Island Tour

- A Series of Island Expeditions

Geographers say there are two kinds of islands. This is valuable information for the imagination because it confirms what the imagination already knew… Continental islands are accidental, derived islands. They are separated from a continent, born of disarticulation, erosion, fracture; they survive the absorption of what once contained them. Oceanic islands are originary, essential islands. Some are formed from coral reefs and display a genuine organism. Others emerge from the underwater eruptions, bringing to the light of day a movement from the lowest depths. Some rise slowly; some disappear and then return, leaving us no time to annex them… But everything that geography has told us about the two kinds of islands, the imagination knew already on its own and in another way. The élan that draws humans toward islands extends the double movement that produces islands in themselves. Dreaming of islands - whether with joy or in fear, it doesn't matter - is dreaming of pulling away, of being already separate, far from any continent, of being lost and alone - or it is dreaming of starting from scratch, recreating, beginning anew.

Gilles Deleuze, Desert Islands

Many of our projects, although realized on the mainland, have to some extent also been concerned with the idea of an island; a closed environment, a special place, an independent community. Islands are isolated capsules - limitations are imposed by their relation to the exterior. Restrictions provide for new possibilities. The utopian endeavor lies in the search itself. The Island Tour is an ongoing project; work realized on one island is shown on the next, thereby connecting different island communities.

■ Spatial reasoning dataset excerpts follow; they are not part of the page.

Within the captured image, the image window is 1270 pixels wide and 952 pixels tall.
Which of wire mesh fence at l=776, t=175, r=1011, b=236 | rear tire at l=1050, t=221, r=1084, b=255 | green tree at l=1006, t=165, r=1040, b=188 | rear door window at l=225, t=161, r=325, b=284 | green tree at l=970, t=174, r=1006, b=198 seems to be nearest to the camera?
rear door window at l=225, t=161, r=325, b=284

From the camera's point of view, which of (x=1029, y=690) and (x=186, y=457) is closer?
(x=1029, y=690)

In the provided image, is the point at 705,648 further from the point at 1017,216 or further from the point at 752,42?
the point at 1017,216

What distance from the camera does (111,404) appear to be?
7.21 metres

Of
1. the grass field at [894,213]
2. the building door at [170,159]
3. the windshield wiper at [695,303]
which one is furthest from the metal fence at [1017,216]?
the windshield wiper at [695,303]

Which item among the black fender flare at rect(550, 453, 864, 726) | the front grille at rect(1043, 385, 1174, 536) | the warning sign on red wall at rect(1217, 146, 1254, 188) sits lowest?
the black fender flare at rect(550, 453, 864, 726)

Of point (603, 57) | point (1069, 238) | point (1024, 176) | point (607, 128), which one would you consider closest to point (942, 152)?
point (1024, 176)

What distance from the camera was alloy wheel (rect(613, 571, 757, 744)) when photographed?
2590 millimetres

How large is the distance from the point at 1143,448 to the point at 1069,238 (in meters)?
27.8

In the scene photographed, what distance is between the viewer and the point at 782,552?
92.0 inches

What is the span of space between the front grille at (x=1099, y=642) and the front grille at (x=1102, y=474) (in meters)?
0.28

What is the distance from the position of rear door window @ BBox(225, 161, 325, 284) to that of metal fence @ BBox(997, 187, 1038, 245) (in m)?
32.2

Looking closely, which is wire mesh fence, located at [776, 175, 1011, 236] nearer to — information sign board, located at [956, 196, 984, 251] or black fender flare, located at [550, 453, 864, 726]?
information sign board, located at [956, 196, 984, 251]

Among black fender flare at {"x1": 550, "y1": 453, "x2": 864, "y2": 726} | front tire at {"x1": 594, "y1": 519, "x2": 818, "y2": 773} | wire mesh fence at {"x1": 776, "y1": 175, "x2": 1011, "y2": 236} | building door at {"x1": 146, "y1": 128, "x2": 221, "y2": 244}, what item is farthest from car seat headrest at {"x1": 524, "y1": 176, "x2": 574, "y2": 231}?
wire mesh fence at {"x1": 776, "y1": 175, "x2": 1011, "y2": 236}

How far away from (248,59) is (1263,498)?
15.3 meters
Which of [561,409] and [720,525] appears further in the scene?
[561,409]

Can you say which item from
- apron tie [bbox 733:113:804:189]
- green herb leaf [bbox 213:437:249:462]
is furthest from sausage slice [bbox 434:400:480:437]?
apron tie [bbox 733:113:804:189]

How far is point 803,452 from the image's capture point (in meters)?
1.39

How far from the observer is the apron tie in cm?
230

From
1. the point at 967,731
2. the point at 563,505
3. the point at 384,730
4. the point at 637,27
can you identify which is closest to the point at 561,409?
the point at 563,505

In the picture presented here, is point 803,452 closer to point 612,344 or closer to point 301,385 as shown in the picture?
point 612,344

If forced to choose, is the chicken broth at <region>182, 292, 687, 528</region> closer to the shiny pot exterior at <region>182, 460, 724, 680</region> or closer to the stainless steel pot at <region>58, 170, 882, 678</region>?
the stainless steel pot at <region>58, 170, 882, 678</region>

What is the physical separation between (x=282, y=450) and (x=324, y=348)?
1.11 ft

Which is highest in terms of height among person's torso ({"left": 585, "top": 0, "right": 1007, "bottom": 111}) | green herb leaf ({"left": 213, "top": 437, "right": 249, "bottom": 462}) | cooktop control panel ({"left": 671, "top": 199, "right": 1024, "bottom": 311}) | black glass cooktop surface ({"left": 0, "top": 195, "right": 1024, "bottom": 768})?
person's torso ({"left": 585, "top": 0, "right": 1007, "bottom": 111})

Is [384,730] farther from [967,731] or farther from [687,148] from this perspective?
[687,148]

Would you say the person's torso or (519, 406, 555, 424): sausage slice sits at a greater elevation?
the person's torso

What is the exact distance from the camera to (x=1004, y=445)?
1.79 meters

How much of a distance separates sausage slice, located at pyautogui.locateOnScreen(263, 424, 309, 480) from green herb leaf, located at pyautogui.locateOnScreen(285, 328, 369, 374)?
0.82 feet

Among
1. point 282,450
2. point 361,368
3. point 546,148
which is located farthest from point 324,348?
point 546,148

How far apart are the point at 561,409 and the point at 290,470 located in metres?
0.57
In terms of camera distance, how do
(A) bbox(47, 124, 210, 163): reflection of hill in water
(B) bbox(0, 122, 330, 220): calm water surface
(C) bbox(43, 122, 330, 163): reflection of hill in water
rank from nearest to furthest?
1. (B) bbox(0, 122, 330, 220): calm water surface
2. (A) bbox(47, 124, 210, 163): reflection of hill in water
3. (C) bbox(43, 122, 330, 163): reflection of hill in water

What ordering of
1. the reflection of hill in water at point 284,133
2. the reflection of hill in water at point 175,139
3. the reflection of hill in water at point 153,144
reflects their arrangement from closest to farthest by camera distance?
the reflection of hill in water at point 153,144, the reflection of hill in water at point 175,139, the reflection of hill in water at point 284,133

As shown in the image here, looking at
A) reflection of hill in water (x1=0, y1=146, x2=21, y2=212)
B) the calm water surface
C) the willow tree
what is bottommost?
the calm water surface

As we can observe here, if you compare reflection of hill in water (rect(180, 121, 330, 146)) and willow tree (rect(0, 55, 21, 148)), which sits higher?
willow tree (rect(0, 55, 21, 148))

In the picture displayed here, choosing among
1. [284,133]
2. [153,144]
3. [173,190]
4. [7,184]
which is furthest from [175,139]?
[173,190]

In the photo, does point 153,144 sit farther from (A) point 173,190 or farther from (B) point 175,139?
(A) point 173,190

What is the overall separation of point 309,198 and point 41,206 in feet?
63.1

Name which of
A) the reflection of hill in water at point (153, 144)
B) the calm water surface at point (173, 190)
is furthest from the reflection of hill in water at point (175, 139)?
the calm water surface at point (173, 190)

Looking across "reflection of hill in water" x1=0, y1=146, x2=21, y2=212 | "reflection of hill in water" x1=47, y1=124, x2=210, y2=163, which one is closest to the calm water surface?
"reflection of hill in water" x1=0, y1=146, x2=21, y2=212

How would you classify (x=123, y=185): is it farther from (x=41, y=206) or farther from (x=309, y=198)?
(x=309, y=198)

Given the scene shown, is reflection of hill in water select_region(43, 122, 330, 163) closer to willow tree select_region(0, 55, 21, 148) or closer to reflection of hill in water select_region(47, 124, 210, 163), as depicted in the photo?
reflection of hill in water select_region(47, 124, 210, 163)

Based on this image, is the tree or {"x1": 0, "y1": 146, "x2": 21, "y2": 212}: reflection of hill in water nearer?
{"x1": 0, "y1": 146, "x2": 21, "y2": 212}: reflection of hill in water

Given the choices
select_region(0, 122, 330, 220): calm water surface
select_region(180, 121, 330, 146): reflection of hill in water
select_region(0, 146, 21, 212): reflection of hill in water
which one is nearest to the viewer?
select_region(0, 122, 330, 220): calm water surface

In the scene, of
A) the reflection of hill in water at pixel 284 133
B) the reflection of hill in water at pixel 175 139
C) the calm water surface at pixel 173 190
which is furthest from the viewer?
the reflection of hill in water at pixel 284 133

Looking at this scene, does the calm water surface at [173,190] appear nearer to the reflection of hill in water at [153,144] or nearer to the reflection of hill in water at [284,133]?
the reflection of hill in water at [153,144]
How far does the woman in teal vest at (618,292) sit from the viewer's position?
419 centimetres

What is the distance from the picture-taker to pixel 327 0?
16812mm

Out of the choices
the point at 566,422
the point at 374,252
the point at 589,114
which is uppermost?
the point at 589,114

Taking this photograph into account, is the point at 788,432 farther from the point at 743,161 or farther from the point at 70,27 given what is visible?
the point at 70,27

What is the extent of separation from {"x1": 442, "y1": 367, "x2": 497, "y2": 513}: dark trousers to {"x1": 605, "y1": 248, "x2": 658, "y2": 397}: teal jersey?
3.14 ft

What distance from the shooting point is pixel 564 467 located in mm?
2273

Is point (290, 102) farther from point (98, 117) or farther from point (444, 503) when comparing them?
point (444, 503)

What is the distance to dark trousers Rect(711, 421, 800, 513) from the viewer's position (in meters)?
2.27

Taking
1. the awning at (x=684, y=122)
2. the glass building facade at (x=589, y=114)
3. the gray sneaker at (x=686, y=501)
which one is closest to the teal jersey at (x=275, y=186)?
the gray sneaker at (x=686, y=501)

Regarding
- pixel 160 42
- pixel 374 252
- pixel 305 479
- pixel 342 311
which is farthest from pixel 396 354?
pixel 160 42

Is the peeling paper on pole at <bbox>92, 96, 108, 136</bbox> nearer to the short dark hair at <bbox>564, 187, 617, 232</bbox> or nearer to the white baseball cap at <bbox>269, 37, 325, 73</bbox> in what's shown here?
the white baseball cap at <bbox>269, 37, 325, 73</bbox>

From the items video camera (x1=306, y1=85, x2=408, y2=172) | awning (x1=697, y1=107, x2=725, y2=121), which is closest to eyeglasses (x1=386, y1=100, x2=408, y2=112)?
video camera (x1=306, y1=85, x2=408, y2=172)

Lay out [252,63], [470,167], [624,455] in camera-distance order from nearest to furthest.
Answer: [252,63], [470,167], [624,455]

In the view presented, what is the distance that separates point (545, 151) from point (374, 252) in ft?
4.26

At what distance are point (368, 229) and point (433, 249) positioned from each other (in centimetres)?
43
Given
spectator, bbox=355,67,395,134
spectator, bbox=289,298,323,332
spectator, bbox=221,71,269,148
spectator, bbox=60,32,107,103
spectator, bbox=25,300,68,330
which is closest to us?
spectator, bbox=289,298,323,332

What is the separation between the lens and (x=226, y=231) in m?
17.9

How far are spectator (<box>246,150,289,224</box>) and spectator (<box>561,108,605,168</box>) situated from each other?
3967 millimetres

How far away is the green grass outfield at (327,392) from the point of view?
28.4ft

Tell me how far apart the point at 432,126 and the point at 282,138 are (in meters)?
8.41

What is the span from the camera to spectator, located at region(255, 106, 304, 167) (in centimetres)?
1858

In August 2007 we went on an expedition to Iceland. This archetype of an island was created millions of years ago when the Eastern and the Western plates collided. The volcanic landscape is in constant dominated by desolate planes, mountain ridges and sparse vegetation. One month was spent traveling around the island. Along the way we made a series of sculptural interventions in the landscape – using ourselves as principal actors. The works related to the places we visited, the people we met, the stories told and read. The result was a series of posters in a broadsheet newspaper presented at the 2008 Biennale of Sydney.

Alongside the newspaper project, we also made a work in situ during our stay in Australia. From an old condemned wooden double sculler, a boomerang shaped boat was created by cutting it in two and adding a rounded extension. The work was done on the Cockatoo Island in the Sydney harbor – a former prison and shipyard. Presented as a work in progress, the public could take part in the building process, also after the opening. The work was then shipped to England, where it is now presented in the Boomerang Boat Museum.

Besides the main island venues Iceland, Australia and the British Isles, a series of independent island projects have served as research and develpoment for new work.